# Feeding frequency



## LynnC (Nov 14, 2015)

My pup will be 9 weeks tomorrow. My vet said to feed her 1/2 cup 3X a day. She inhales it like she hasn't eaten for days! She seems to be doing fine otherwise and growing nicely. BTW I'm in the process of changing her food gradually to Natures Variety Instinct.


----------



## nolefan (Nov 6, 2009)

If you think he's really hungry and want to try breaking his food down into 3 feedings, go ahead. Discuss it with your vet as well and keep close track of your puppy's weight gain. That will let you know if he needs to have more food in another month or two.

Here is some reading you might be interested in:

Retrievers

Keeping your puppy on an even growth trajectory (not letting him get too big too fast) is ideal for his growing joints. I wouldn't try to have him lose weight at this age, just keep tabs that he doesn't start growing too fast. None of this will change his adult size, it just slows down the rate at which he arrives at that size. Take lots of photos  Your baby will grow in his sleep and you will wonder where your cute little fluff ball went before you know it


----------



## reap76 (Dec 15, 2015)

Friday he'll be 9 weeks and he's at 11 lbs. Based on that article he's falling into a good range so far. Thanks for the info


----------



## NicoleGold (Dec 8, 2015)

I think whether you do 2 or 3 meals is up to you. For our oldest, we fed him 3 meals a day because that is what we'd read you were "supposed to do", but all of our other dogs have been on 2 meals a day since we brought them home.


----------



## Sweet Girl (Jun 10, 2010)

For sure, if you think your dog will do better with a third meal, add it. It can definitely make a difference. I noticed my pup took longer to settle after her second big outing of the day after I stopped feeding her after it. I reintroduced the meal, and she would settle and sleep. She's 2.5 years old, and I still feed her three times a day. Some dogs just do better with three smaller meals.


----------



## AngelCoopersMom (Oct 15, 2015)

I've been wondering about this. The breeder (not sure how great) was feeding the tiny puppies 2 times a day. When we took him to Puppy K the trainer said she recommended 3 times when they are tiny. By the time he was 14 weeks he was back down to 2 times though. He eats 2 cups 2x a day. Seems like a lot more than y'all are feeding but he seems like he's starving a feedings.


----------



## cgriffin (Nov 30, 2011)

At that age, the pup should still get three feedings a day in the total daily amount of about 1.5 cups split into three smaller amounts. Weight gain at that age should be 1-2 pounds a week. During growth spurt periods - the weight gain can suddenly be 3 pounds that week, which is okay but will back down to about 2 again after the growth spurt. 

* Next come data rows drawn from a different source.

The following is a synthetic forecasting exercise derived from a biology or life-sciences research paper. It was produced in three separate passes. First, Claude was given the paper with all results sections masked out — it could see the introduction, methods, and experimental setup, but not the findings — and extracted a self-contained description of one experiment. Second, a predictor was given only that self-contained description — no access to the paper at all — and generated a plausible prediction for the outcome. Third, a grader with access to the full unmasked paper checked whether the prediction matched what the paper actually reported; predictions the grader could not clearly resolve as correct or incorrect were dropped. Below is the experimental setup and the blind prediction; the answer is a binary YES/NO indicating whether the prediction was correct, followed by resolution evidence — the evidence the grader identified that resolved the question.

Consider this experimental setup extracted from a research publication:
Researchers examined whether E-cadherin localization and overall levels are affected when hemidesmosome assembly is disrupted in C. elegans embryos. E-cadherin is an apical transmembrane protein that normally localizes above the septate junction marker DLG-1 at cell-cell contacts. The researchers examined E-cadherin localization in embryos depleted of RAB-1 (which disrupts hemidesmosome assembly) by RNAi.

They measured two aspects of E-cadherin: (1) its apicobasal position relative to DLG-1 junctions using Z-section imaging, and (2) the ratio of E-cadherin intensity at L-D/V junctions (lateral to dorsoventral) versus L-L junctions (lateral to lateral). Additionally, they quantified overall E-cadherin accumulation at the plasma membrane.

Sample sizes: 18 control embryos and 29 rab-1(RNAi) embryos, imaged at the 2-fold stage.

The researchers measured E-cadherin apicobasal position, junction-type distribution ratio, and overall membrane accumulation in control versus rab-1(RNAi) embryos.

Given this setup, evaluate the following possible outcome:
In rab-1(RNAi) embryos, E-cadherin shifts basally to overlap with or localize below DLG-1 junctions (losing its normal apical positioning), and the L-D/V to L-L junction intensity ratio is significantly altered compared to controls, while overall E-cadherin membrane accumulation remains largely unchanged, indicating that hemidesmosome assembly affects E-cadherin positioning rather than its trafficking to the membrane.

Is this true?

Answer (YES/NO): NO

I am wondering about why you did not know to feed Pro Plan like the breeder did - I so don't like Blue Wilderness. So many dogs get stomach issues from that because it is too rich and has much controversy about it. I also really don't believe in grain free for puppies. But that is me.........

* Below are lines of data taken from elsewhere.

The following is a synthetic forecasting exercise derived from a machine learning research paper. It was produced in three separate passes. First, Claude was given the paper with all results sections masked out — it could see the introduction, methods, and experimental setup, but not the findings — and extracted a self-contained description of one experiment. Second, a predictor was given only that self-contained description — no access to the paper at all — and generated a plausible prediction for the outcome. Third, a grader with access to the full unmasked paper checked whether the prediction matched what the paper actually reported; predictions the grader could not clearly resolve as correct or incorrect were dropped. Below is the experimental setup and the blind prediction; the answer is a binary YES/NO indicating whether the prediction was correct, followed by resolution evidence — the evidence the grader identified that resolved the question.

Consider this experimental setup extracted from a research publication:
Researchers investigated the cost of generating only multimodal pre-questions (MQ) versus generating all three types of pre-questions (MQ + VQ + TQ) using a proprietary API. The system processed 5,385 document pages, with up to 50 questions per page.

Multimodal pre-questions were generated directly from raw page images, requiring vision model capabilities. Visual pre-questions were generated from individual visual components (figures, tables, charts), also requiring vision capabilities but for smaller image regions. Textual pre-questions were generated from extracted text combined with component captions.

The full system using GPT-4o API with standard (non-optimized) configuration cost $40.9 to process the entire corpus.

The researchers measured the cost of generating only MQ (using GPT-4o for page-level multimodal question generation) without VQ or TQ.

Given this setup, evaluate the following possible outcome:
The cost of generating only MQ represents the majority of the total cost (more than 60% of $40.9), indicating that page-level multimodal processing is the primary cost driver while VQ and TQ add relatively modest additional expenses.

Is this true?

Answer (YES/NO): NO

I really like Pro Plan Focus Large Breed puppy formula, my boy did really well on it and was fed that formula till he was about 13 months old.


----------



## lavellino (Nov 20, 2015)

We have a 10 month golden (boy who is neutered), vet says to give him almost 5 cups, we are giving him 4 cups and he seems to be a little on the heavy side. Are there any issues if we cut the food back to 3 to 3.5 cups a day? he goes to daycare 4 days a week so he is very active. he is eating HP food since he is allergic to chicken.


----------



## SunnynSey (Jan 17, 2015)

I would go with feeding 3 times a day. I once worked with a vet who said she say more upset tummy issues in pups who were fed twice a day versus three. She usually recommended switching to 2 times a day after six months of age.


----------



## lavellino (Nov 20, 2015)

Thanks, our pup os 10 months of age and down to 2 times a day on the feeding schedule. I sent a note to our vet to see if we should change the amount of food or anything else.


----------